Charlotte Hornets

Your Charlotte Hornets questions on salary cap, Cody Zeller, Tony Parker and more

Charlotte Hornets center Cody Zeller, left, played in just 33 games last season, primarily due to knee surgery.
Charlotte Hornets center Cody Zeller, left, played in just 33 games last season, primarily due to knee surgery. AP

Charlotte Hornets general manager Mitch Kupchak inherited a mess of a salary cap when he was hired in April: There were too many aging veterans with lucrative, multiseason guarantees, and the team’s one All-Star, Kemba Walker, a year from free agency.

Kupchak created some short-term flexibility under the NBA’s luxury-tax threshold when he traded center Dwight Howard to the Brooklyn Nets. But the salary obligation Kupchak took back – Timofey Mozgov, who became a similarly expensive Bismack Biyombo – added $17 million to the 2019-20 payroll.

How long before the Hornets have a chance to create some sizable payroll flexibility? That was one of our readers’ questions for this mailbag column:

Q. How many more years are the Hornets in salary-cap hell?

A. Cap hell next season and cap purgatory the following season. They will be close enough to the luxury-tax threshold after the Tony Parker signing that doing more with the roster will be challenging, though certainly not impossible, and still avoid the tax.

In the summer of 2019, anything the Hornets do is contingent on whether they re-sign Kemba Walker and how much that would cost.
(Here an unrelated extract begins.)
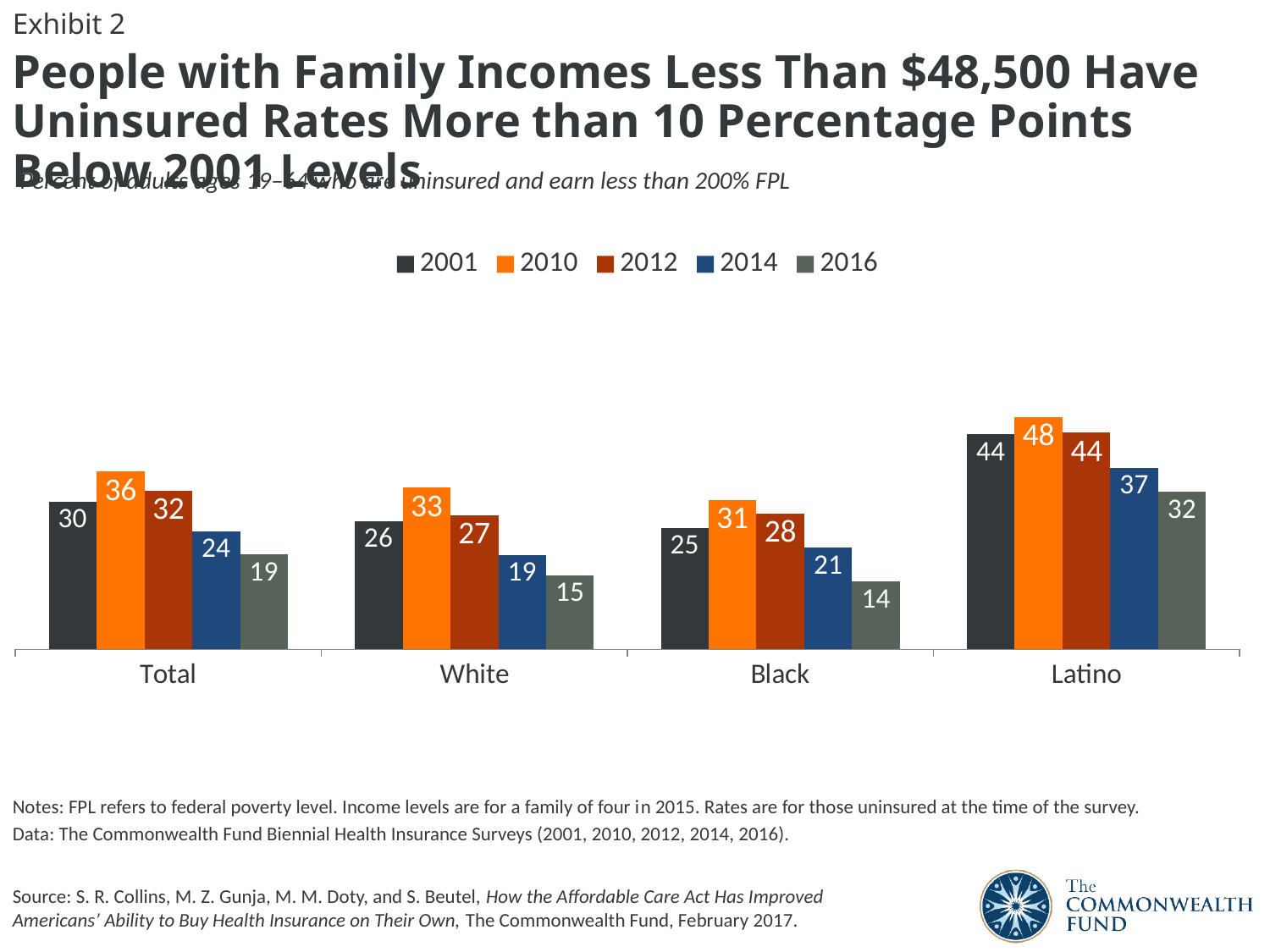
Which is larger, the 2012 value for White or the 2012 value for Black? Black What is the value for Black in 2016? 14 What is the value for Latino in 2010? 48 Which category has the highest value in 2016? Latino How many series does the legend list? 5 What is the value for White in 2001? 26 What is the difference between the 2001 and 2016 values for Total? 11 How many categories are shown on the x axis? 4 For Latino, do the values rise or fall from 2010 to 2016? Fall What kind of chart is shown on the slide? Bar chart Which category has the lowest value in 2014? White Which year is shown in orange in the legend? 2010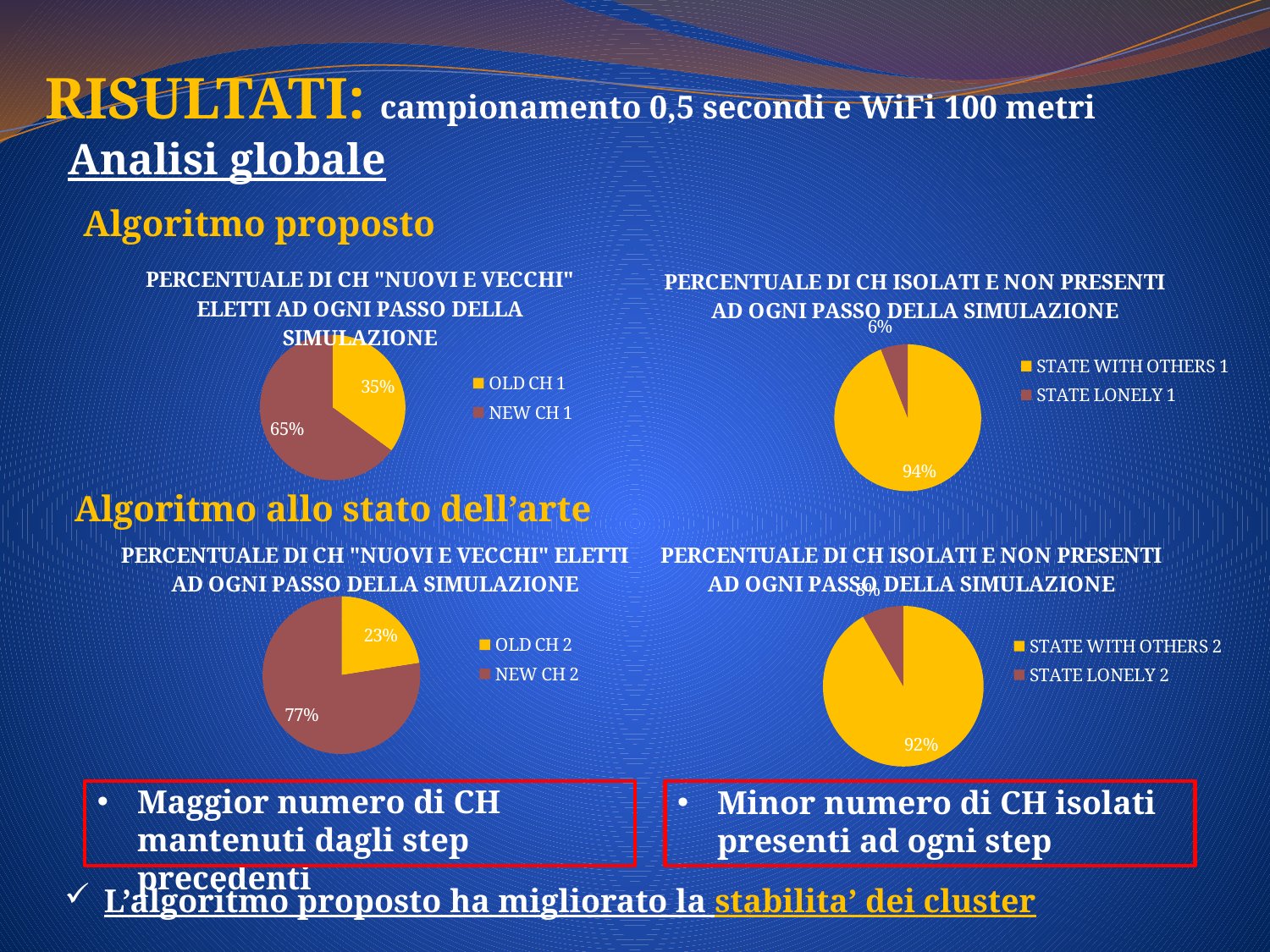
In the bottom-right pie chart (Algoritmo allo stato dell'arte, CH isolati), which slice is larger, STATE WITH OTHERS 2 or STATE LONELY 2? STATE WITH OTHERS 2 In the top-left pie chart (Algoritmo proposto, CH "nuovi e vecchi"), what percentage is shown for NEW CH 1? 65% In the top-right pie chart (Algoritmo proposto, CH isolati), what percentage is shown for STATE LONELY 1? 6% In the bottom-right pie chart (Algoritmo allo stato dell'arte, CH isolati), what percentage is shown for STATE WITH OTHERS 2? 92% What type of chart is used for all four charts on the slide? Pie chart How many entries does the legend of the top-right pie chart (Algoritmo proposto, CH isolati) list? 2 In the top-right pie chart (Algoritmo proposto, CH isolati), what percentage is shown for STATE WITH OTHERS 1? 94% In the bottom-left pie chart (Algoritmo allo stato dell'arte, CH "nuovi e vecchi"), what percentage is shown for OLD CH 2? 23% In the bottom-left pie chart (Algoritmo allo stato dell'arte, CH "nuovi e vecchi"), what percentage is shown for NEW CH 2? 77% In the top-left pie chart (Algoritmo proposto, CH "nuovi e vecchi"), which slice is larger, OLD CH 1 or NEW CH 1? NEW CH 1 In the bottom-left pie chart (Algoritmo allo stato dell'arte, CH "nuovi e vecchi"), what is the difference between NEW CH 2 and OLD CH 2? 54% In the top-left pie chart (Algoritmo proposto, CH "nuovi e vecchi"), what percentage is shown for OLD CH 1? 35%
For now, at least, the summer of 2020 could be when they’d have some significant payroll flexibility.

Q. Where do Michael Kidd-Gilchrist and Frank Kaminsky fit in with this team and the style of play coach James Borrego plans to utilize?

A. You identify the two players in last season’s rotation most in jeopardy of smaller roles next season. That’s primarily because neither one is a so-called “two-way player”: Kidd-Gilchrist is a strong defender who isn’t a 3-point threat, and Kaminsky has offensive skills for a 7-footer but isn’t a strong defender.

That Borrego wants to play more up-tempo might help Kidd-Gilchrist score a little more. This is a big season for power forward-center Kaminsky before reaching restricted free agency.

Q. Is it fair to say this Hornets bench is more talented, but less experienced, than the last one, even with the addition of Parker?

A. Probably so, if Malik Monk, Willy Hernangomez and Dwayne Bacon demonstrate they are ready to play significantly more than last season. My guess is Parker will be important organizationally both when he’s playing and when he’s not, as far as relaying what Borrego wants to emphasize.

Q. Is Cody Zeller’s health paramount for a good season?

A. The word “paramount” might be too strong, but it’s certainly true that Zeller is more important next season and only played 33 games last season, primarily due to knee surgery after he tore a meniscus.

I think Zeller’s the favorite to start at center, but I also think Hernangomez is improving and that Biyombo, while overpaid, can be useful. As Kupchak has said, it could be a situation where the minutes at center fluctuate game to game based on matchups.

Q. Do you think the current roster is the roster for the majority of next season (barring injuries)?

A. Kupchak would be comfortable bringing this group to training camp without further revision, but that’s not the same as saying this is the roster the majority of next season. They made two deals during summer league, which demonstrates that regardless of the regime change, trading is in the Hornets’ DNA.

Q. Which second-year player do you see having more of an impact next season: Monk or Bacon?

A. Monk. From what I hear, one of the key questions Kupchak asked coaching candidates was how to get more return from Monk, chosen 11thoverall a year ago. That’s not to say they aren’t vested in Bacon’s development, but the situations aren’t parallel.

Q. Who have you enjoyed watching at summer league?

A. Top of that list for the Hornets would be rookie point guard Devonte Graham (who learned Wednesday he will miss some time with a condylar lesion in his right knee).

I’m always reluctant to draw conclusions from summer play, but he’s looked in charge and made few mistakes, which are key traits for a point guard. Considering how little the Hornets have produced from the draft’s second round in recent years, he’s cause for optimism so long as fans don’t expect immediate impact.

Q. How do you think the current front office/coach view Nic Batum?

A. I think that situation defines the difference between a coach’s job (get the most out of the roster as is) and the general manager’s job (manage the talent, the payroll and future planning). In other words, I think Borrego is focused on getting more from Batum next season and everyone is hopeful. But that wouldn’t keep Kupchak from listening to trade offers.